(ats) Les bâtiments construits illégalement hors des zones à bâtir ne devraient plus être démolis après 30 ans. Le Conseil des Etats a adopté mardi par 25 voix contre 16 une motion du National visant à introduire un délai de prescription.

La motion veut aligner la législation sur celle en vigueur pour les zones à bâtir et rétablir une égalité de traitement. En effet, pour les constructions situées en zones à bâtir pour lesquelles aucune autorisation n'a été accordée, l'obligation de rétablir la situation conforme au droit s'éteint en principe après 30 ans. Près de 600'000 constructions seraient potentiellement concernées dans toute la Suisse, même si seule une partie d'entre elles sont illégales ou comportent des éléments illégaux.

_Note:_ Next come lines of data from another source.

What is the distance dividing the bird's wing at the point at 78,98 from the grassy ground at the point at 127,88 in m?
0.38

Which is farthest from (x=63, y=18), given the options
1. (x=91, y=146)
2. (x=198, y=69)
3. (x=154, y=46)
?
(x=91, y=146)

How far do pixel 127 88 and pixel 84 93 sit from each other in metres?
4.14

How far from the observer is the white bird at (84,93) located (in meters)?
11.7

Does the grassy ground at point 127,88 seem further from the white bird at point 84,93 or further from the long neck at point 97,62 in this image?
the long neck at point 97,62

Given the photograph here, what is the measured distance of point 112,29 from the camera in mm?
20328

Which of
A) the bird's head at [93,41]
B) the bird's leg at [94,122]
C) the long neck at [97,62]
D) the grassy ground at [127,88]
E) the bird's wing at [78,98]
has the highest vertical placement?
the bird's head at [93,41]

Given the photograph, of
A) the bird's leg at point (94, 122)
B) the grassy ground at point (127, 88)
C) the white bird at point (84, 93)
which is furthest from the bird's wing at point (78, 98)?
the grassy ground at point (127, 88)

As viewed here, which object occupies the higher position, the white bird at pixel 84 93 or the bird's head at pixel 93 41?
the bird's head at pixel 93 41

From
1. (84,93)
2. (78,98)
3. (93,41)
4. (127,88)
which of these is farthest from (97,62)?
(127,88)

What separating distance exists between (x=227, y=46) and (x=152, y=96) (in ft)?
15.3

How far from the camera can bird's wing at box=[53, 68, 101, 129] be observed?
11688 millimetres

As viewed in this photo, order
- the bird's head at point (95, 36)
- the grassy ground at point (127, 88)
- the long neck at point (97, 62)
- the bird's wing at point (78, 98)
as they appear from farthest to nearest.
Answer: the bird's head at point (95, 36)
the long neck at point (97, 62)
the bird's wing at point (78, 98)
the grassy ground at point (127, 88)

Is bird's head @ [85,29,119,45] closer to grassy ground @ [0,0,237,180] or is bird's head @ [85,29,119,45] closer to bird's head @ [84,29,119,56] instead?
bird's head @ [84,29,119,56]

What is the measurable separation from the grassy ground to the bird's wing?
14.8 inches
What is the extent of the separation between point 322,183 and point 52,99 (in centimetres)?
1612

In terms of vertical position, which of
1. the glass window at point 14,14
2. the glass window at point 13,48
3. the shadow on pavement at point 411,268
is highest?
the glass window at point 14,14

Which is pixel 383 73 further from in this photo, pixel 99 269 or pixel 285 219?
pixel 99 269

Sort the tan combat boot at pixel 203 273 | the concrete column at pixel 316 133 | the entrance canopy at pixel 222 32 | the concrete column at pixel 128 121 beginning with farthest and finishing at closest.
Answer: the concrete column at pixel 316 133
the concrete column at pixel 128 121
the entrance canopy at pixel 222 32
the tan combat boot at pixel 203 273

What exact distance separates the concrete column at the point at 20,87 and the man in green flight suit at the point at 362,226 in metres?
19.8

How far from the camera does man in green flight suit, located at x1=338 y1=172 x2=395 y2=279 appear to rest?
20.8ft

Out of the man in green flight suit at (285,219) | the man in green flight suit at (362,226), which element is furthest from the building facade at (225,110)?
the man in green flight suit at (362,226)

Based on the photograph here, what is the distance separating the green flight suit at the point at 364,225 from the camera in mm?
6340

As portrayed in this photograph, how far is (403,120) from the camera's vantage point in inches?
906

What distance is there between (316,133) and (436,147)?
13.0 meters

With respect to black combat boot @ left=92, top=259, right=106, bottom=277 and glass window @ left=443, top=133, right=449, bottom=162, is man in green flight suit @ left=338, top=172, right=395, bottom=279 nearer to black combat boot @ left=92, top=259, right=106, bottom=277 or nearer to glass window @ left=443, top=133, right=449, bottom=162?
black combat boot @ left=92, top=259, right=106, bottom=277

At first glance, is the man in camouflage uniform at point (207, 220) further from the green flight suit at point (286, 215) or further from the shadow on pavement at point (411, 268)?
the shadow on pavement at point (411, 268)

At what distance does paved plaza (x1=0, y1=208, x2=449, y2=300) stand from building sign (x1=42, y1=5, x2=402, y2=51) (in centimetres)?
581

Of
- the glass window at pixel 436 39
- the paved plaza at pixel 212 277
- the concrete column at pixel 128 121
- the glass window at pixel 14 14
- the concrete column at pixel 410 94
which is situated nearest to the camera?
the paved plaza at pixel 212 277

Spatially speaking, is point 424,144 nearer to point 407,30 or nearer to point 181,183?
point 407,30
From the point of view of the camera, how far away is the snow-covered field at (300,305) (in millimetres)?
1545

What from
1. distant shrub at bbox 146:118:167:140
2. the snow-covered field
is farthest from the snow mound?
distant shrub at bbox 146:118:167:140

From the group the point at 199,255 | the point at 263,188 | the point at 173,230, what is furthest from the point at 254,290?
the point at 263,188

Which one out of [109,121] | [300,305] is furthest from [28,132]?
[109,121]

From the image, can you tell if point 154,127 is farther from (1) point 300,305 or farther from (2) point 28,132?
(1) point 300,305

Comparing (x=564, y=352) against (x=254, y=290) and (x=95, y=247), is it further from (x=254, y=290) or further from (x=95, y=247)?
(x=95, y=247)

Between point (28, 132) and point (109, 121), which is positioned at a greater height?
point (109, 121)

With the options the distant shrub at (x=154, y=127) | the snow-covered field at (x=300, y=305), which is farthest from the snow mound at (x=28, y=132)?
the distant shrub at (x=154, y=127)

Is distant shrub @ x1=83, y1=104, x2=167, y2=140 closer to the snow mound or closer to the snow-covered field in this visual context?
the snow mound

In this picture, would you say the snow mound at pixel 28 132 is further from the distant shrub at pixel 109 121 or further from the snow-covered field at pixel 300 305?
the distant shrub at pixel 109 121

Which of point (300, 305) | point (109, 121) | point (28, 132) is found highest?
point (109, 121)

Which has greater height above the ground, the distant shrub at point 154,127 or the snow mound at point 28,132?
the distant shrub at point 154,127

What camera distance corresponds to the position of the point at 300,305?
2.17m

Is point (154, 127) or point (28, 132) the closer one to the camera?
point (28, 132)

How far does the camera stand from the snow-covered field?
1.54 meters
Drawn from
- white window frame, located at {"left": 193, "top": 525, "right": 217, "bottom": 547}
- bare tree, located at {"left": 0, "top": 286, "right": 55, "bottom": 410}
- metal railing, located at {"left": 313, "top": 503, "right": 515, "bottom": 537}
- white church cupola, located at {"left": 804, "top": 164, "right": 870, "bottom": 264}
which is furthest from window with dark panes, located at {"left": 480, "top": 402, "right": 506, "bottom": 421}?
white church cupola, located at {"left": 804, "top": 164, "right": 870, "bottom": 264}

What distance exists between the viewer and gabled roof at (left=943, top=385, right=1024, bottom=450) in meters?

Prescription dans plusieurs domaines

Le droit suisse prévoit des prescriptions dans plusieurs domaines, a souligné Pirmin Bischof (Centre/SO) au nom de la commission. Et de demander pourquoi un meurtre devrait-il être prescrit après 30 ans, mais pas la réalisation illégale d'une construction hors zone à bâtir? M. Bischof a précisé que cette motion offrirait une sécurité juridique, car actuellement la pratique diffère fortement d'un canton à l'autre.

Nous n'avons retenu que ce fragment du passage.